It is already one week since I’ve arrived at Princess Elisabeth station. We had exceptionally calm weather the whole time, wind has been a scarcity until now. And we are spoilt with sunny weather. The temperatures are between minus 8 to minus 16 around the station. A bit further away from the station, temperatures can be markedly colder. Utsteinen is thus often protected by the surrounding Sor Rondane Mountains against the catabatic winds. The temperatures we encounter here do certainly not make an impression on all of you in cold Belgium or Germany. Yesterday we had a nice view of full moon, the clouds disappeared in time. The next days we will get more clouds and wind and probably also a storm. How intense it will be – we will see. Anyway, the exceptional quiet days will be over.

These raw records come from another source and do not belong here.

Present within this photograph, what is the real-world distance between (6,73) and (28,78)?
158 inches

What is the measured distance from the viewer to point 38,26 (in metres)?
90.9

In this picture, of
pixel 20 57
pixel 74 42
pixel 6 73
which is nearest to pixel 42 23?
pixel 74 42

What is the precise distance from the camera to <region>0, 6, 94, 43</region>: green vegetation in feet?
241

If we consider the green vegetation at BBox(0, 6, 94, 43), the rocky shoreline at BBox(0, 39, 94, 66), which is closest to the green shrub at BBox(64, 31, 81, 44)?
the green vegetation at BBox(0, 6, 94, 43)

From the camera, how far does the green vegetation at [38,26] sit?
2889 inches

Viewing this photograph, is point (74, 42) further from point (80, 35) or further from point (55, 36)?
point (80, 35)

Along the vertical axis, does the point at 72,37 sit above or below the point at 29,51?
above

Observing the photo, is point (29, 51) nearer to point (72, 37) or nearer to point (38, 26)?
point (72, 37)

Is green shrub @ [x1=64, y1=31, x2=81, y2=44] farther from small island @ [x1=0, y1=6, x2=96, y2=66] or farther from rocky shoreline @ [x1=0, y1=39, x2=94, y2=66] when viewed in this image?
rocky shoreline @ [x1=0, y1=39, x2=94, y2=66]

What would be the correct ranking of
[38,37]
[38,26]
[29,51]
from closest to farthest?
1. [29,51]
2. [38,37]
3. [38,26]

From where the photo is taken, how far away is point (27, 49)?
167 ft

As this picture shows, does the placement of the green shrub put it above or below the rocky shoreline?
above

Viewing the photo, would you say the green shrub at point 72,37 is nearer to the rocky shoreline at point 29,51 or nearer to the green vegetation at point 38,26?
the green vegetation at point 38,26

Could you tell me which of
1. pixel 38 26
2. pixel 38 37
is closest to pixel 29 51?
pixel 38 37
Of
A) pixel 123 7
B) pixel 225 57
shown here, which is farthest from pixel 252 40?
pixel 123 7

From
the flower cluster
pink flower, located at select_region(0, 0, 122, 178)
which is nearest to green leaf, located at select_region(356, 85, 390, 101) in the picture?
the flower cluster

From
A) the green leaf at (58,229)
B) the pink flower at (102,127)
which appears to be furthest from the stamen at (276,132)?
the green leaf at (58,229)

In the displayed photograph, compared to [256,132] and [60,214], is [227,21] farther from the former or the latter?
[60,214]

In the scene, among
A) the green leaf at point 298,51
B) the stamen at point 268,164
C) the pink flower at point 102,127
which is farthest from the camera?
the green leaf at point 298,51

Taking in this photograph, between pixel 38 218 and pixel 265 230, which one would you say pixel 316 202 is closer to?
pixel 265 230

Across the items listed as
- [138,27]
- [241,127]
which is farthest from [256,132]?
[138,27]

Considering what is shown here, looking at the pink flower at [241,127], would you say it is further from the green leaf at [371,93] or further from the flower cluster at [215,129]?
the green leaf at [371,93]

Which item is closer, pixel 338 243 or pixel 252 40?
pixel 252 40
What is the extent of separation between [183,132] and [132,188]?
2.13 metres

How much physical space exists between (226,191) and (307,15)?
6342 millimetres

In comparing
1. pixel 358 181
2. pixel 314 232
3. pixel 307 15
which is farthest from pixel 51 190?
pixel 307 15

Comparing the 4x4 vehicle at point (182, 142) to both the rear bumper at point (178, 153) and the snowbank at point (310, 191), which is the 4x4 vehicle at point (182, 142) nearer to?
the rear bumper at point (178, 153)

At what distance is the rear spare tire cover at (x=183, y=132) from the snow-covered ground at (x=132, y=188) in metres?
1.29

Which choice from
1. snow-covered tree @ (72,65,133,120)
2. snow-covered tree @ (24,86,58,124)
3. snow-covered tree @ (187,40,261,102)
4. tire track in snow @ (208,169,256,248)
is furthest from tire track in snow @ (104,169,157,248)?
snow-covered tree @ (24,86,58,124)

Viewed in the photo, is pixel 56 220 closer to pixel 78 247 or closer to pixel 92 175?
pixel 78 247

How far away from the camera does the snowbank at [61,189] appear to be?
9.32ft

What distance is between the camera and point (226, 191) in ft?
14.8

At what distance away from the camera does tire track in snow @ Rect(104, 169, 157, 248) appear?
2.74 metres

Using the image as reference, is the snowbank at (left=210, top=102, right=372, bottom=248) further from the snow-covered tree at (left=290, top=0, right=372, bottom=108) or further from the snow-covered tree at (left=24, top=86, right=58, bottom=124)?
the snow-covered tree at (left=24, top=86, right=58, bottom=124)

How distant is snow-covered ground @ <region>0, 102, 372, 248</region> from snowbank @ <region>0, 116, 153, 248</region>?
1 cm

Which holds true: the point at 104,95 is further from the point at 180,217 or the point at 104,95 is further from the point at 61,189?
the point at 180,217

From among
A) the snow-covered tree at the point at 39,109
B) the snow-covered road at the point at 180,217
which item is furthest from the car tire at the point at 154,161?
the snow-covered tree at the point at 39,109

In the meantime, I installed two new instruments in the southern shelter – a nephelometer (measuring the dispersion of light by ambient particles), and a laser aerosol spectrometer, detecting the size of the ambient aerosol particles with the help of laser light which is scattered by the particles in an optical detection chamber. On the bottom image, the aerosol spectrometer is in the middle and the nephelometer on the right (on the left the aethalometer, measuring the absorption of light by the ambient particles). One application of the instruments is the direct measurement of the so-called single scattering albedo. This is a parameter expressing the relation between the absorption and the dispersion of sunlight by the aerosol particles. It expresses how much radiation from the sun is reflected back to the top of the atmosphere (cooling thus the surface) and how much is absorbed by the particles (the absorbed radiation is then radiated back by the particles to the surrounding atmosphere, heating it) – is widely used in models simulating the radiative impact of aerosols.
Thanks a lot for all the comments you wrote already. It’s nice to have such a quick, smooth platform to exchange thoughts between Antarctica and Belgium.